Clayton Spencer met her late in December, walking feverishly along with a book under her arm, and a half-desperate look in her eyes. He felt a little thrill when he saw her, which should have warned him but did not.
She did not even greet him. She stopped and held out her book to him.
“Take it!” she said. “I've thrown it away twice, and two wretched men have run after me and brought it back.”
He took it and glanced at it.
“Spelling! Can't you spell?”
“Certainly I can spell,” she said with dignity. “I'm a very good speller. Clay, there isn't an 'i' in business, is there?”

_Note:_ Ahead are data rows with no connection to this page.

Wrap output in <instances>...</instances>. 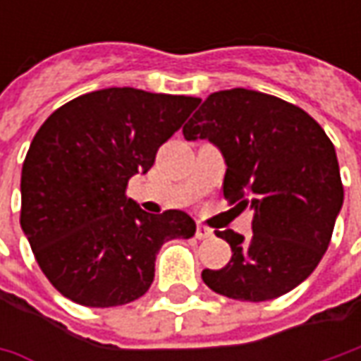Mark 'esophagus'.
Segmentation results:
<instances>
[{
  "label": "esophagus",
  "mask_w": 361,
  "mask_h": 361,
  "mask_svg": "<svg viewBox=\"0 0 361 361\" xmlns=\"http://www.w3.org/2000/svg\"><path fill=\"white\" fill-rule=\"evenodd\" d=\"M209 237H213V231L204 225H197V239H209Z\"/></svg>",
  "instance_id": "34e87169"
}]
</instances>
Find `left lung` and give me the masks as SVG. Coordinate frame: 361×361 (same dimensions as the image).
Here are the masks:
<instances>
[{
    "label": "left lung",
    "mask_w": 361,
    "mask_h": 361,
    "mask_svg": "<svg viewBox=\"0 0 361 361\" xmlns=\"http://www.w3.org/2000/svg\"><path fill=\"white\" fill-rule=\"evenodd\" d=\"M183 134L207 138L223 152L225 199L253 209L249 239L231 229L216 233L233 255L223 269L202 271V281L239 301L295 289L327 251L343 204L340 164L324 128L277 96L233 88L211 94Z\"/></svg>",
    "instance_id": "obj_1"
}]
</instances>
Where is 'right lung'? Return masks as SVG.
<instances>
[{"label":"right lung","instance_id":"right-lung-1","mask_svg":"<svg viewBox=\"0 0 361 361\" xmlns=\"http://www.w3.org/2000/svg\"><path fill=\"white\" fill-rule=\"evenodd\" d=\"M199 98L106 88L60 106L21 169V229L35 261L63 298L116 307L142 298L162 243L190 239L183 211L145 213L126 197Z\"/></svg>","mask_w":361,"mask_h":361}]
</instances>
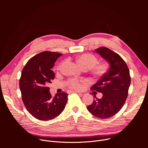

“It is generally considered necessary to have two pretty good eyes in business.” But he saw then that she was really rather despairing. “There is, one 'i,'” he said. “It seems foolish, doesn't it? Audrey dear, what are you trying to do? For heaven's sake, if it's money?”
“It isn't that. I have enough. Honestly, Clay, I just had some sort of an idea that I'd been playing long enough. But I'm only good for play. That man this morning said as much, when we fussed about my spelling. He said I'd better write a new dictionary.”